True Struggles of the LGBTQIA+ Community

October 6, 2023

It should come as no surprise to anyone that the LGBTQIA+ community is at a high risk for the deterioration of mental health. 

Within the last 7 years there has been a substantial increase in anti-queer legislation throughout the United States. The risk for the queer community has risen to a threshold point that the Human Rights Campaign has issued a state of emergency for this community starting in June of 2023. Based on laws recently passed, as well as the increase of violence, this state of emergency includes states that have been deemed unsafe to travel. The level of unrest and anxiety within the queer community is increasing with no known end in sight.

In this blog we are going to look at the common traumas and risk factors experienced by the LGBTQIA+ community that make them a high risk for mental health issues and what we can do to help.

SOURCE DATA:
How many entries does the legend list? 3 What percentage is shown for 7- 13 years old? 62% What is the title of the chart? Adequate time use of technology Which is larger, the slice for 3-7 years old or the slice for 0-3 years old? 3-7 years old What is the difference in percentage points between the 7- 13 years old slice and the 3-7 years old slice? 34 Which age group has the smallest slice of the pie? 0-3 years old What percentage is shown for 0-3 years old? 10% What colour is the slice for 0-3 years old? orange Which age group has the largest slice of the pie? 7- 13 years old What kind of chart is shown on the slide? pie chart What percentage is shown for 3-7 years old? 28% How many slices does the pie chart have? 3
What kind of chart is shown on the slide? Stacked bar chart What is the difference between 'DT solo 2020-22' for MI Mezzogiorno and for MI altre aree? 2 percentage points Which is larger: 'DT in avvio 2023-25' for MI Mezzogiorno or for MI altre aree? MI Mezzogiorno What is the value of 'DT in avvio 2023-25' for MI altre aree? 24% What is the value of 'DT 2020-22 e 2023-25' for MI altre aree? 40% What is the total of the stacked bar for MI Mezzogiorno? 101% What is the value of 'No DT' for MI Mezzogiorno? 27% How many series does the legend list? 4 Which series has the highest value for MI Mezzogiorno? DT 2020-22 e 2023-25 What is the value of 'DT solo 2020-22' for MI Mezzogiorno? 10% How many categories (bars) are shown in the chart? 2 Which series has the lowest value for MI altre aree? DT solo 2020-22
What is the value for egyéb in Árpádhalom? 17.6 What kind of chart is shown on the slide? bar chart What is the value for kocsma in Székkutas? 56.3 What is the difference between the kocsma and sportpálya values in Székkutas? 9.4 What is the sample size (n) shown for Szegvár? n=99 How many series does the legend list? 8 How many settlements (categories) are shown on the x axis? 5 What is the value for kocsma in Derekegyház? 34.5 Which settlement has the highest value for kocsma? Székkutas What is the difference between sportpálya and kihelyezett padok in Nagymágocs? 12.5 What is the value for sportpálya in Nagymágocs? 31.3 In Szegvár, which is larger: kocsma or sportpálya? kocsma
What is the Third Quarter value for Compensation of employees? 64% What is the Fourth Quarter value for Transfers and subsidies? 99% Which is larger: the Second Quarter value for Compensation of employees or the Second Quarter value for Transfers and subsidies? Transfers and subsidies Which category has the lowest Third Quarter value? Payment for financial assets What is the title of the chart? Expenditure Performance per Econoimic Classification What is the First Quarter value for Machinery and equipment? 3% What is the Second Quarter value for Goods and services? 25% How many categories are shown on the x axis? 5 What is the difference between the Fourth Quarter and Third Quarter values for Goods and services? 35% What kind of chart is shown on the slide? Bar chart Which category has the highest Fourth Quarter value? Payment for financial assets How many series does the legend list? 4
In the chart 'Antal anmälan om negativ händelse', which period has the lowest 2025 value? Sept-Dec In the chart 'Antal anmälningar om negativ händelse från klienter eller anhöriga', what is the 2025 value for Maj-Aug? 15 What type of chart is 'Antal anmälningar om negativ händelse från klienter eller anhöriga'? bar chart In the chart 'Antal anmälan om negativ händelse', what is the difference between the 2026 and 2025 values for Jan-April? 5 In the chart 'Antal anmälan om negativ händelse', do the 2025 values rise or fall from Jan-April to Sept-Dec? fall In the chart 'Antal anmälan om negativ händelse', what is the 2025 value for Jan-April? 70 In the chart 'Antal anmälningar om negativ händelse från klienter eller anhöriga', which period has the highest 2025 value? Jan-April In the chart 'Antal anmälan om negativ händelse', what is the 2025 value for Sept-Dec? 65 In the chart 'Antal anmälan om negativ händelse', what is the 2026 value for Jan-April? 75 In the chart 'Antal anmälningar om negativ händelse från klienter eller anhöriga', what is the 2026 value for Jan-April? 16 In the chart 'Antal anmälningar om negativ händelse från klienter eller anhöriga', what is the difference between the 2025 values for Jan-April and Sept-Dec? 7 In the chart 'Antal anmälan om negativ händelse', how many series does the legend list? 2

TASK INSTRUCTIONS:
Continue the blog post on the mental health struggles of the LGBTQIA+ community from the point at which it ends.

TASK OUTPUT:
Statistics of Traumas Experienced

Let’s start with the queer youth and the serious traumas that they are currently facing. Queer youth report being harassed in school at a rate of 75%, physically assaulted is reported to be at 35%, and sexual violence at their school is at a rate of 12%. Moreover, they are experiencing an increase of
rejection stimming from religious organizations. The rejection that can come from non-religious families can be painful. Now imagine how much more difficult and scarier the unknown responses from being raised in a religious setting could potentially be for these youth. The risk for them could range from hiding their truth, being kicked out of their homes, disowned, or sometimes even physically harmed. This is not to say that there is no loving, inclusive families that support their children. However, it is the fear of the unknown that can keep someone from feeling safe to tell their truth, which, in turn, can cause anxiety and depression. An unfortunate outcome to these traumatic experiences can also lead these youths to suicidalities. With the increase of anti queer legislation and the rise in violence toward them, this should come as no surprise. There is hope, though. There are a multitude of organizations out there working with the queer youth to help support them, as well as their families and/or allies.

The adults also continue to struggle with discrimination, prejudice, denial of civil rights, harassment, and family rejection. Complex trauma continues to be commonplace within the LGBTQIA+ community. They are two to four times more likely than any other group to have mental health issues;
that number increases depending on their ethnicity, culture, and the area that they live in.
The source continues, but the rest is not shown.